→ READING TEXT:

↓↓↓

MAST Language
MAST execution flow
The goal of MAST is to enable non-programmers to be productive in creating interactive narratives.
The MAST language is a programming language that simplifies many of the programming language concepts to help make writing interactive narratives easier as well as provide an easier-to-follow syntax.
The intent is to be approachable to non-programmers. It is not intended to be 'structured' programming language like C++ or Python.
The flow of MAST is similar to the original BASIC programming language. The code executes moving forward, it can branch by jumping to new locations (labels). This can be called 'unstructured' programming. MAST was also influenced by choice script, Inkle's Ink, and others.
========= start =======
log("Hello, world")
-> goodbye
====== not_here =======
log("I get jumped over")
======= goodbye =======
log("Goodbye")
Hello, world
Goodbye
MAST and pyMAST
MAST is a standalone language running inside of the python system provided by Artemis Cosmos.
pyMAST is python code that runs using the MAST execution flow. This gives python programmers the benefits of MAST's simple flow while enabling greater access to the native python.
========= start =======
log("Hello, world")
-> goodbye
====== not_here =======
log("I get jumped over")
======= goodbye =======
log("Goodbye")
@label()
def start():
print("Hello, world")
yield jump(goodbye)
@label()
def not_here():
print("I get jumped over")
@label()
def goodbye():
print("Goodbye")
Hello, world
Goodbye
MAST and pausing the flow
MAST is running as part of a game engine. The engine only gives MAST a small amount of time to run. If MAST ran unconditionally it would not allow the engine to run and stall the game. However, there are times a story cannot continue until conditions are met. e.g. A comms button is press, a science scan it started etc.
MAST can "pause" execution and yield control back to the engine. The engine keeps calling MAST and it yields until the condition is met then the flow can continue.
This example prints "Hello, world" and five seconds later it prints "Goodbye". During that five seconds the engine is able to run because MAST yields control back since it cannot move forward.
This ability to yield control back to the engine is a reason that MAST flow can be enable users to focus on the flow of the story and not how to get the programming language to deal with this.
========= start =======
log("Hello, world")
await delay_app(5)
log("Goodbye")
@label()
def start():
log("Hello, world")
yield AWAIT(delay_app(5))
log("Goodbye")
| Hello, world
| Goodbye
Yielding control is handled by MAST. If there ever is a time you need to force a yield you can us the MAST 'yeild' command. In pyMAST the python keyword yield is used, however you must specify how to yield by providing a PollResults.OK_RUN_AGAIN. There are other types of yields in pyMAST. This is not the time to detail those uses.

↑↑↑

→ DIRECTIONS:
- 1) From the MAST language page, pull out the passage starting with "The flow of MAST" and going on through "Ink, and others.", word for word.
- 2) Pick up the MAST language page after its last sentence and keep writing it in the same style.

→ RECORDED DATA:
↓↓↓

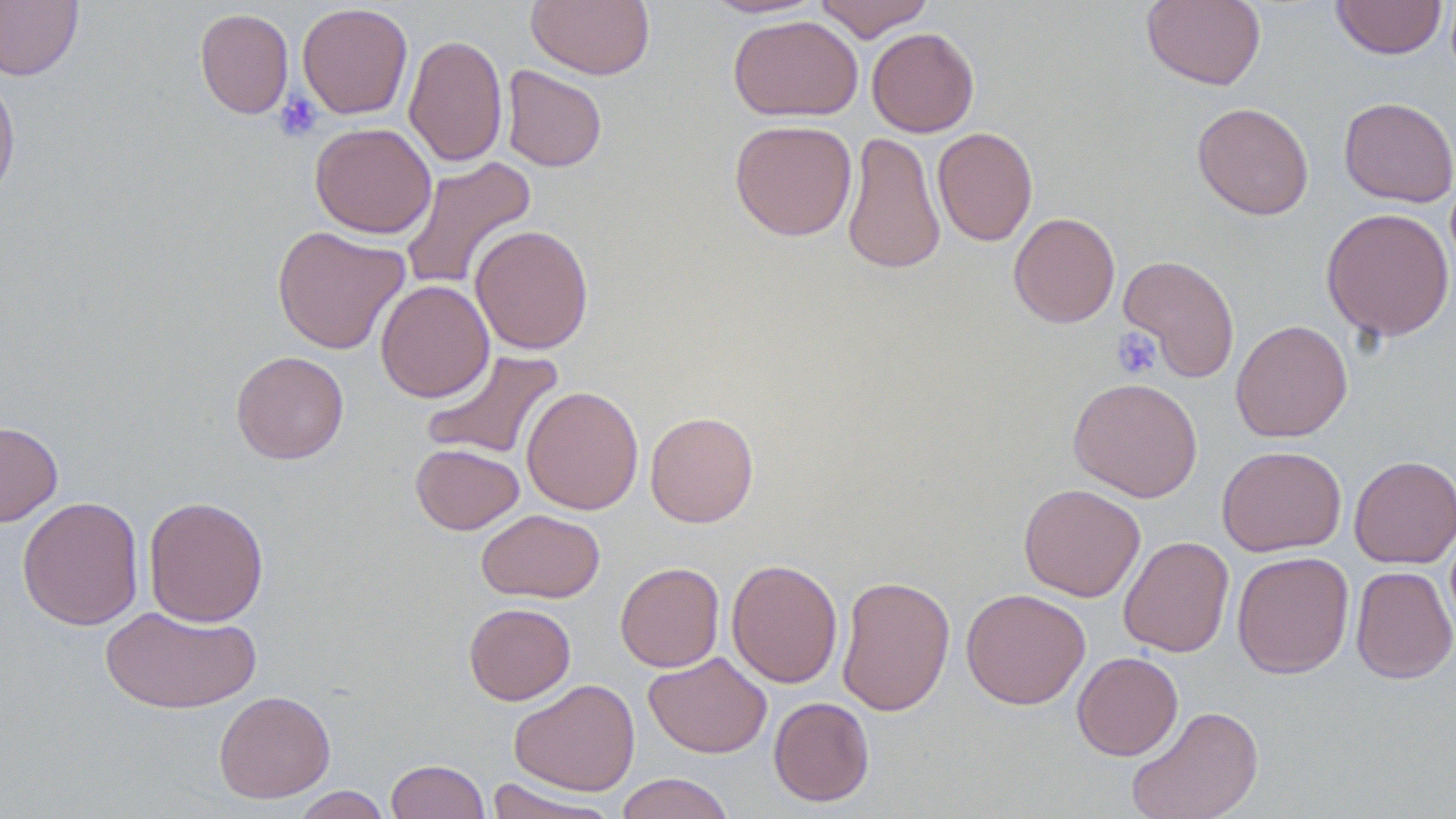

Approximate bounding boxes as (x1,y1)-(x2,y2) corner pairs in pixels. Uninfected red blood cell locations: (0,0)-(83,81), (526,0)-(655,80), (699,0)-(827,19), (813,0)-(934,41), (1141,0)-(1266,90), (1331,0)-(1448,60), (297,2)-(413,119), (194,8)-(294,119), (728,15)-(863,121), (866,27)-(979,137), (404,34)-(508,168), (501,65)-(607,172), (0,71)-(20,205), (1338,96)-(1456,207), (1192,102)-(1314,220), (729,119)-(857,242), (310,122)-(436,239), (932,127)-(1038,246), (842,131)-(945,276), (398,157)-(538,293), (1321,207)-(1455,341), (1008,212)-(1120,328), (470,224)-(594,354), (272,225)-(410,355), (1118,254)-(1240,382), (375,279)-(494,402), (1230,320)-(1353,442), (420,348)-(564,461), (231,351)-(349,464), (1068,377)-(1203,502), (522,385)-(644,514), (645,411)-(759,527), (0,420)-(62,527), (411,443)-(524,534), (1216,445)-(1347,556), (1349,455)-(1456,568), (1018,483)-(1145,601), (17,496)-(144,630), (143,496)-(269,627), (476,509)-(605,603), (1118,536)-(1234,657), (1232,550)-(1354,678), (726,558)-(843,689), (615,562)-(724,672), (1350,565)-(1456,684), (836,574)-(956,716), (961,587)-(1090,709), (464,603)-(575,705), (100,605)-(260,715), (644,651)-(772,759), (1072,651)-(1183,761), (508,678)-(640,796), (213,690)-(335,803), (768,696)-(874,806), (1126,705)-(1264,819), (385,759)-(490,819), (615,772)-(735,819), (485,778)-(619,819), (291,786)-(392,818). Platelet locations: (273,92)-(323,142), (1111,327)-(1162,380). Slide-level diagnosis: negative for blood parasites. Optical microscopy. 1000x magnification. May-Grünwald-Giemsa-stained preparation. Image is 1456×819 pixels. Thin blood film. One field of a larger specimen.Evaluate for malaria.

↑↑↑

→ ANSWER SET:
- 1)
The flow of MAST is similar to the original BASIC programming language. The code executes moving forward, it can branch by jumping to new locations (labels). This can be called 'unstructured' programming. MAST was also influenced by choice script, Inkle's Ink, and others.

- 2)
========= start =======
log("Hello, world")
yield
log("Goodbye")
@label()
def start():
log("Hello, world")
yield PollResults.OK_RUN_AGAIN
log("Goodbye")
| Hello, world
| Goodbye
In future topics there will be other times descibed when MAST yields. Typically this is when MAST is waiting for something to occur. For example:
- time (e.g. the delay used in the examples)
- awaiting a choice to be made in the gui
- awaiting a comms button to be selected
- awaiting a science scan
Sub plots aka Tasks
MAST is MULTI Agent Story Telling so each agent has their own story or event stories.
MAST allows multiple storylines to run in "parallel".
MAST in Artemis Cosmos is inherently a single thread of execution. These storylines do not run exactly in parallel, but you can run multiple things and make sure they run at the same time. These are called Tasks, and tasks can be scheduled so that multiple tasks can run on the same tick. A 'tick' is a very short piece of time where the game engine checks for input from the clients, calculates how everything in the game is supposed to move, processes damage and other internal logic, and then sends updated information to the clients.
For example a Player Ship can run a Task for handling Comms messages, another for Science scan. This player ship could in fact run multiple tasks for handling comms with different sets of ships.
These tasks themselves act as small side stories, They run as long as needed.
In MAST tasks are scheduled in MAST with a parallel jump, and in pyMAST with a task_schedule
If you have programmed Artemis 2.x scripts, tasks are similar to the
===== start ====
# Run another task
await task_schedule(count_to_ten)
log("done")
===== count_to_ten ======
for x in range(10):
log("{x}")
yield
@label()
def start():
yield AWAIT(task_schedule(count_to_ten))
log("done")
@label()
def count_to_ten():
for x in range(10):
print(x)
yield PollResults.OK_RUN_AGAIN
| 1
| 2
| 3
| 4
| 5
| 6
| 7
| 8
| 9
| 10
| done
Route labels
Route labels are special labels that get automatically run when their conditions are met. A task (or subtask) is scheduled by the system to run the label. There is much more detail section about route labels
# Automatically scheduled when a TSN, player is spawned
// spawn if has_roles(SPAWNED_ID, "tsn, player")
print("A new TSN player spawned")
->END
Sub labels
Sub labels allow the script to have labels that are part of another label.
The labels and Route Labels defined above could be called major labels to group them. Labels have to be unique. Route labels are specific to the route.
Sub labels are only unique to it the major label is contained in. This is useful for having labels that are also descriptive while not worrying about name conflicts.
While labels start with ===, sub labels start with at least 3 dashes ---. They can be used for jumps etc. but the jump will only work within the major label it is defined in.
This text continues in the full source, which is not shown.